You can see on http://en.wikipedia.org/wiki/Planck%27s_law" [Broken], where they reach the same. However, the density of states, g, is now needed to compute the internal energy. I'm having some kind of mental disconnect. Without use of the cavity, how does one say what the density of states is? Is it possible to state it in terms of the components of the wave vector?

The ultimate answer is the intensity (energy radiated per time per area), which is
$$I(f,T) = \frac{2 h f^3 }{c^2} \frac{1}{e^{h f/kT}-1}.$$
I have scoured the web, Am. J. Phys, Found. Phys., and not found any treatment that gives one a feel for this problem. Any ideas?

Last edited by a moderator: May 5, 2017
2. Aug 6, 2011

### vanhees71

This is a quantum problem and thus perhaps my answer is not welcome here. Then one of the adminstrators may move it to the quantum-physics section. To stress it: This problem cannot be treated in classical physics. That's why quantum theory has been born with Planck's finding of the black-body-radiation distribution.

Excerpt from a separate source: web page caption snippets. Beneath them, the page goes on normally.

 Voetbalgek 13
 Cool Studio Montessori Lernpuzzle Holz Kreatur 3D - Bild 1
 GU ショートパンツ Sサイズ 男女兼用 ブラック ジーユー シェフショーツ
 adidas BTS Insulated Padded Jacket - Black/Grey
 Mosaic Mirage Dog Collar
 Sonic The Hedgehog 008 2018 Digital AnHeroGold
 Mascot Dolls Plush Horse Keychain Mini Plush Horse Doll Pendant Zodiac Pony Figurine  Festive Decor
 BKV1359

The density of states should indeed first be counted in a finite quantization volume. For simplicity's sake, take a cubic box with periodic boundary conditions. A complete set of single-photon states is then given by the momentum eigenstates. The possible momentum values are

$$\vec{p}=\frac{2 \pi}{L} \vec{n}, \quad \vec{n} \in \mathbb{Z}^3.$$

Now make the box very large (against the considered typical wavelengths of the problem). Then in a momentum-space-volume element $\mathrm{d}^3 \vec{p}$ you have

$$L^3 \frac{\mathrm{d}^3 \vec{p}}{(2 \pi)^3}$$

momentum states. Since the photon is a massless particle with spin 1 it has two helicity states per momentum state, and thus the correct phase-space distribution for photons in the thermodynamical limit reads

$$f(\vec{p})=\frac{2}{(2 \pi)^3} \frac{1}{\exp(|\vec{p}|/T)-1},$$

because the dispersion relation reads $E=|\vec{p}|$.

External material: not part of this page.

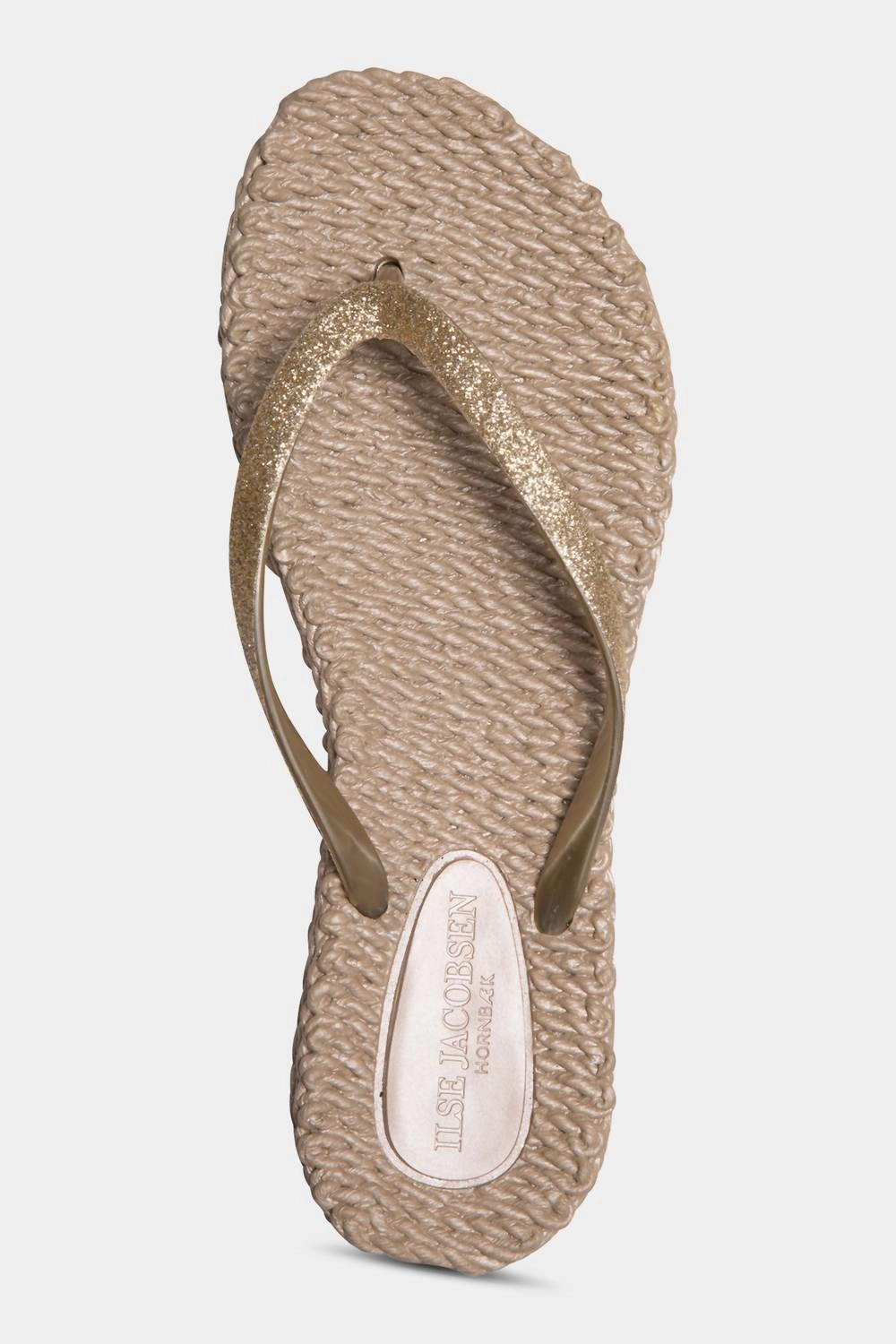 Women's Cheerful Flip Flops In Platinum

I used natural units here, i.e., $\hbar=k=1$.

3. Aug 6, 2011

### RGann

Thanks for the reply. I think this forum is the closest, since it's the only one labeled for thermodynamics.

I suppose the argument being made is that confining a gas of photons to a solid necessarily forces periodic boundary conditions, thereby constraining momentum so that standing waves can be formed. The fact that I find it distasteful does not mean that it isn't true.

4. Aug 6, 2011

### RedX

Have you tried using a Debye solid? A solid is naturally confined to itself.

5. Aug 7, 2011

### RGann

To my recollection, I've never seen a treatment of Debye theory that did not also invoke periodic boundary conditions to set the phonon wavelength with nodes at the boundaries. In many respects, the two are not very different. That's too bad, because invoking periodic boundary conditions in a problem tends to get weird looks from students---and justifiably so.

6. Aug 7, 2011

### RedX

Well it's been awhile since I looked at thermodynamics, but I thought a Debye solid didn't require periodic boundary conditions, just vanishing at the endpoints.

So you have a solid, and the frequencies it can vibrate at correspond to wavelengths that are 2L/n for positive integers n and length L of the solid. So if the solid can only vibrate at those frequencies, then the electromagnetic radiation can only occur at those frequencies, and then you can get the energy density, since 2L/n was the same way to derive the energy density in the cavity.

The problem though would be that frequencies of vibrations using the speed of sound at a given wavelength are different than using the speed of light on the same wavelengths.

7. Aug 7, 2011

### RGann

I agree that this is sound. Functionally, periodic BCs and vanishing at the boundary are equivalent. At that point, though, you've resorted to treating the spectrum as being due to a particle in a box. That is, without talking about a photon gas confined to a volume, you can't really get anywhere. And for whatever reason, I guess because I'm a dumb experimentalist, that doesn't seem like it should be necessary.